I believe both Sachin and Kumble would welcome the contest too. The question is, will the Board of Control for Cricket in India ever allow it to happen?

The Board's disregard for the Ranji Trophy is one unhappy consequence of the conquest over cricket of the rupee and the dollar. Another, no less worrisome, is the changing profile of the spectators who actually go to the stadium to watch the cricket. Test match tickets were once modestly priced, meant mostly for those who loved the game and frequently played it as well. A portion of the tickets were always reserved for cricketers affiliated to the different clubs. Another large chunk was allotted on a first-come, first-served basis, to those whose interest was proved by their willingness to queue up for hours before a ticket counter.

Over the years, the opportunities for the genuine cricket lover to watch an international match at the ground have steadily shrunk. Large companies 'block-book' thousands of tickets, allotting them to employees, spouses, kids, clients, and favoured bureaucrats, all of whom are interested in being seen at the cricket, rather than seeing the cricket.
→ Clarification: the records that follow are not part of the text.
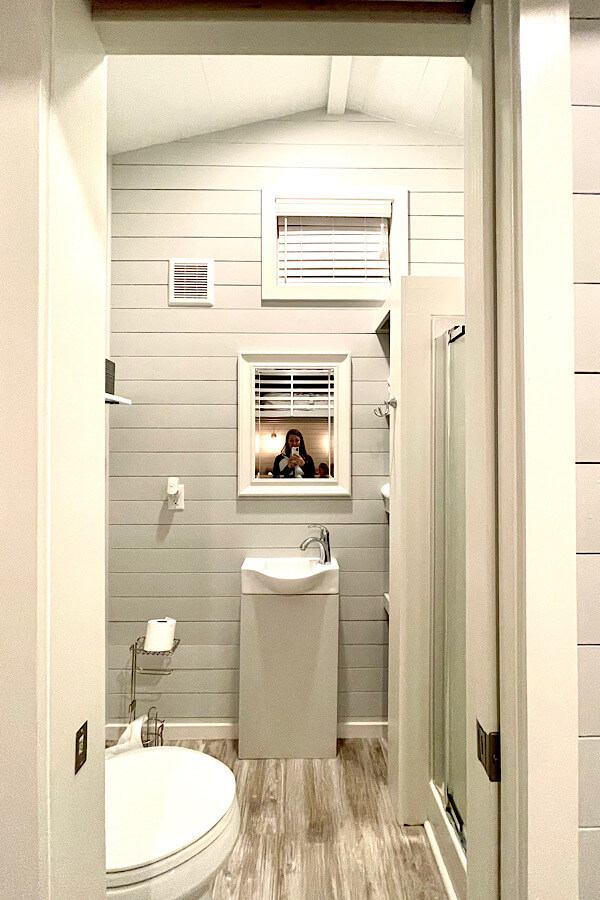 The full size bathroom at River & Twine- not everything is tiny at these tiny houses!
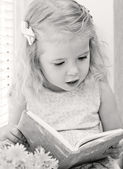 Cute little girl reading  — Stockfoto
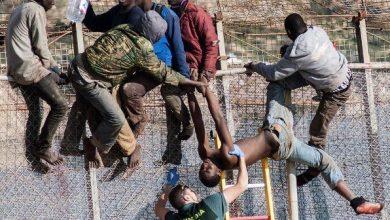 اقتحام 200 مهاجر إفريقي لسياج مدينة مليلية المحتلة 6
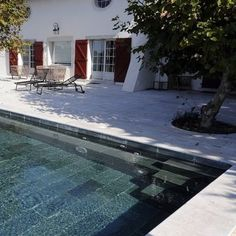 Vue de la terrasse ou vue de la plage, la piscine est véritablement l'élément de…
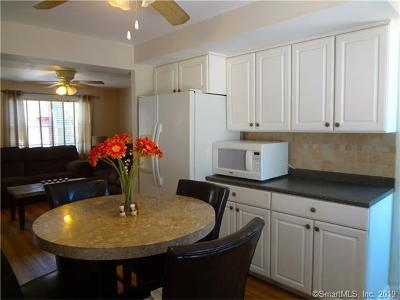 Bridgeport Single Family Home For Sale: 27 Court A #30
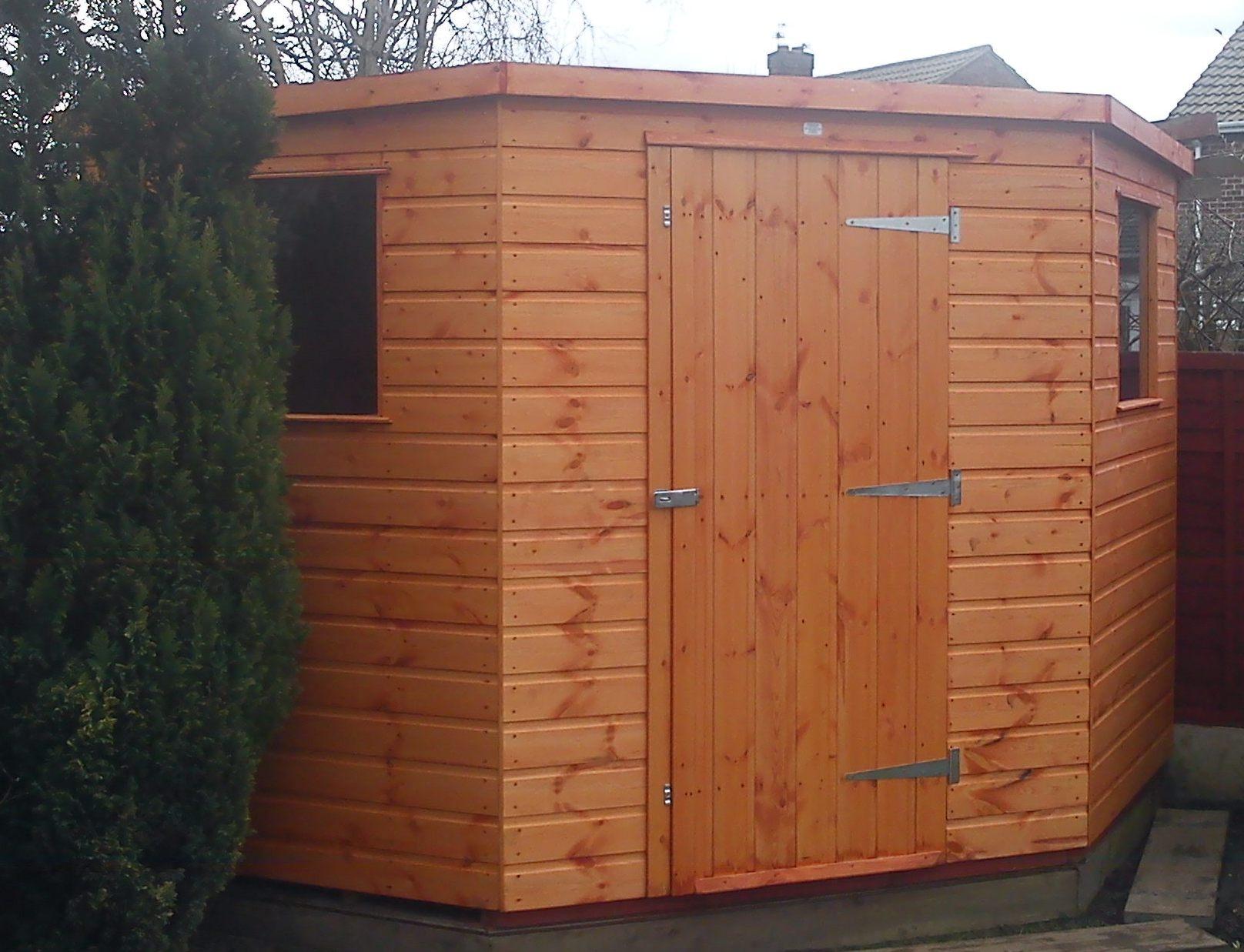 Corner garden sheds 7x7 home design ideas for Corner garden shed designs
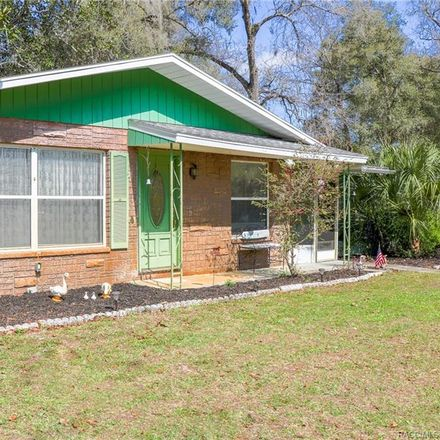 Rent this 3 bed house on 11709 E Crow Ln in Floral City, FL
Some stadiums have even started fabricating air-conditioned boxes for the use of individual firms. Each of these boxes seat half-a-dozen whisky-drinking, kabab-eating, cricket-illiterate gents, colonizing a space where fifty keen club cricketers were previously accommodated.

In this respect, at least, the corporatization of cricket has led directly to the vulgarization of cricket. And it is not only greying historians who have reason to complain about this.